┌─ EXCERPT PROVIDED
Read When They Come for Us, We'll Be Gone: The Epic Struggle to Save Soviet Jewry Online
Authors: Gal Beckerman
This deeply felt Russianness was a part of Volodya Slepak and most of the other refuseniks as well. And it created both tension and kinship. The dissident movement paid close attention to the persecution of Jewish activists. In 1969, the widely circulated dissident newsletter
Chronicle of Current Events,
or
Khronika,
described the arrest and trial of Boris Kochubievsky. From then on, at least one page was always reserved for news of the Jewish emigration movement.
A key link between the two movements was Andrei Sakharov and his Jewish wife and fellow activist, Elena Bonner. In the early 1970s, Sakharov was still considered untouchable. His criticism of the Soviet system was well known and his samizdat essays widely read, but his standing as an esteemed physicist made it hard for the regime to prosecute him openly. This special status turned him into an important anchor for the movement. His apartment was a gathering place for anyone who had problems with the authorities, including the growing community of Jewish activists. As the number of exit visa applications—and rejections—mounted in the early 1970s, Jews looked to Sakharov for help. The KGB noticed. In a memo from April 1971, KGB chief Yuri Andropov described the situation: "As a result of enemy propaganda, the name of Sakharov is gaining even greater popularity inside the country as an 'uncompromising fighter' against injustice. His apartment has become a place of pilgrimage for various kinds of 'victims' of 'arbitrary actions' by Soviet authorities. Some citizens come from remote regions of the country to Moscow specifically to meet with him." Referring to Jews, he added, "Many people who have been denied permission to leave the country ask Sakharov to help them obtain exit visas.... He advises people to make 'noise' each time an exit visa is denied, to publish relevant material in samizdat, and to resort to the services of the bourgeois press and Western radio stations."
└─
┌─ SUPPLIED INFORMATION
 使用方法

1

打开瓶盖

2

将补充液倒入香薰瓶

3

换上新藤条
└─
┌─ SUPPLIED INFORMATION
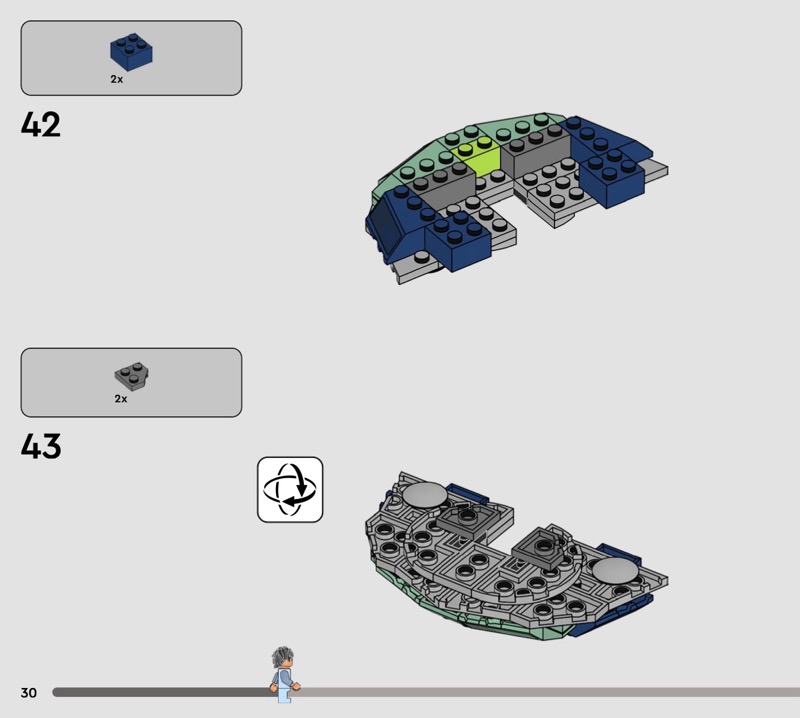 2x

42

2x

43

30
└─
### WHAT THIS EXERCISE ASKS
(a) Answer these from the Soviet Jewry excerpt:
(i) In what year did the dissident newsletter describe the arrest and trial of Boris Kochubievsky?
(ii) Who was Andrei Sakharov's wife?
(iii) In what month and year did Yuri Andropov write the memo about Sakharov?
(b) Repeat word for word the part of the Soviet Jewry excerpt from "Read When They" up to and including "Jewish emigration movement.".
(c) Pick up the Soviet Jewry excerpt after its final sentence and keep writing.

### ANSWERS TO THE TASKS
(a)
(i) 1969
(ii) Elena Bonner
(iii) April 1971

(b)
Read When They Come for Us, We'll Be Gone: The Epic Struggle to Save Soviet Jewry Online
Authors: Gal Beckerman
This deeply felt Russianness was a part of Volodya Slepak and most of the other refuseniks as well. And it created both tension and kinship. The dissident movement paid close attention to the persecution of Jewish activists. In 1969, the widely circulated dissident newsletter
Chronicle of Current Events,
or
Khronika,
described the arrest and trial of Boris Kochubievsky. From then on, at least one page was always reserved for news of the Jewish emigration movement.

(c)
In the fall of 1970, Sakharov joined with Valery Chalidze, a man with a sterling reputation in the dissident community, to form the Moscow Committee for Human Rights. Chalidze, who was married to the granddaughter of Maxim Litvinov, the prewar Jewish foreign minister of the Soviet Union, was a physicist turned legal expert. His ingenious strategy for challenging the regime was to remind it of its own laws. The way he saw it, the Soviet constitution granted all the rights the democrats were seeking. All the dissidents had to do was shame the state into abiding by its own governing document. The Committee for Human Rights was a small group set up to investigate and expose human and civil rights violations. It survived its initial months by claiming it wasn't an organization but simply "a creative association acting in accordance with the laws of the land." The KGB nevertheless began watching it closely. And so did ordinary citizens, who turned to the group as they might a legal aid society. Among the issues Chalidze took up was emigration. For him, it was not a matter of allowing Jews to go to Israel but of the Soviet Union respecting the United Nations' Universal Declaration of Human Rights, which allowed for freedom of movement. Sakharov himself often said that he saw freedom of movement as the most fundamental human right—if a citizen could freely leave his country, he could never be a slave. And there were also tactical reasons to fight for this right, as Chalidze made clear in his book
To Defend These Rights:
"Any mass restrictions of rights affecting Jews attracts the attention of 'world public opinion' since historically any form of restriction on the rights of Jews is a critical question for our civilization."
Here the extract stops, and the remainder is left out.